[GIT PULL] ras/core for v6.8

From: Borislav Petkov
Date: Sun Jan 07 2024 - 07:57:15 EST


Hi Linus,

please pull a bunch of RAS changes for v6.8.

Thx.

---

The following changes since commit b85ea95d086471afb4ad062012a4d73cd328fa86:

Linux 6.7-rc1 (2023-11-12 16:19:07 -0800)

are available in the Git repository at:

git://git.kernel.org/pub/scm/linux/kernel/git/tip/tip.git tags/ras_core_for_v6.8

for you to fetch changes up to 1f68ce2a027250aeeb1756391110cdc4dc97c797:

x86/mce: Handle Intel threshold interrupt storms (2023-12-15 14:53:42 +0100)

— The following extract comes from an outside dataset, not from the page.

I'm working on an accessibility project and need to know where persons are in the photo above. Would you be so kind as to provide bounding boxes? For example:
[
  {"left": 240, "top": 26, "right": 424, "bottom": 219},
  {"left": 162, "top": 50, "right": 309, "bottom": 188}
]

----------------------------------------------------------------
- Convert the hw error storm handling into a finer-grained, per-bank
solution which allows for more timely detection and reporting of
errors

- Start a documentation section which will hold down relevant
RAS features description and how they should be used

- Add new AMD error bank types

- Slim down and remove error type descriptions from the kernel side of
error decoding to rasdaemon which can be used from now on to decode
hw errors on AMD

- Mark pages containing uncorrectable errors as poison so that kdump can
avoid them and thus not cause another panic

- The usual cleanups and fixlets

----------------------------------------------------------------
Borislav Petkov (AMD) (1):
Documentation: Begin a RAS section

Muralidhara M K (2):
EDAC/mce_amd: Remove SMCA Extended Error code descriptions
x86/MCE/AMD: Add new MA_LLC, USR_DP, and USR_CP bank types

Nikolay Borisov (1):
x86/mce: Remove redundant check from mce_device_create()

Tony Luck (3):
x86/mce: Remove old CMCI storm mitigation code
x86/mce: Add per-bank CMCI storm mitigation
x86/mce: Handle Intel threshold interrupt storms

Yazen Ghannam (2):
x86/mce/inject: Clear test status value
x86/mce/amd, EDAC/mce_amd: Move long names to decoder module

Zhiquan Li (1):
x86/mce: Mark fatal MCE's page as poison to avoid panic in the kdump kernel

Documentation/RAS/ras.rst | 26 ++
Documentation/index.rst | 1 +
arch/x86/include/asm/mce.h | 4 +-
arch/x86/kernel/cpu/mce/amd.c | 80 +++---
arch/x86/kernel/cpu/mce/core.c | 72 +++--
arch/x86/kernel/cpu/mce/inject.c | 1 +
arch/x86/kernel/cpu/mce/intel.c | 304 +++++++++------------
arch/x86/kernel/cpu/mce/internal.h | 66 ++++-
arch/x86/kernel/cpu/mce/threshold.c | 115 ++++++++
drivers/edac/mce_amd.c | 526 +++---------------------------------
10 files changed, 457 insertions(+), 738 deletions(-)
create mode 100644 Documentation/RAS/ras.rst


--
Regards/Gruss,
Boris.

https://people.kernel.org/tglx/notes-about-netiquette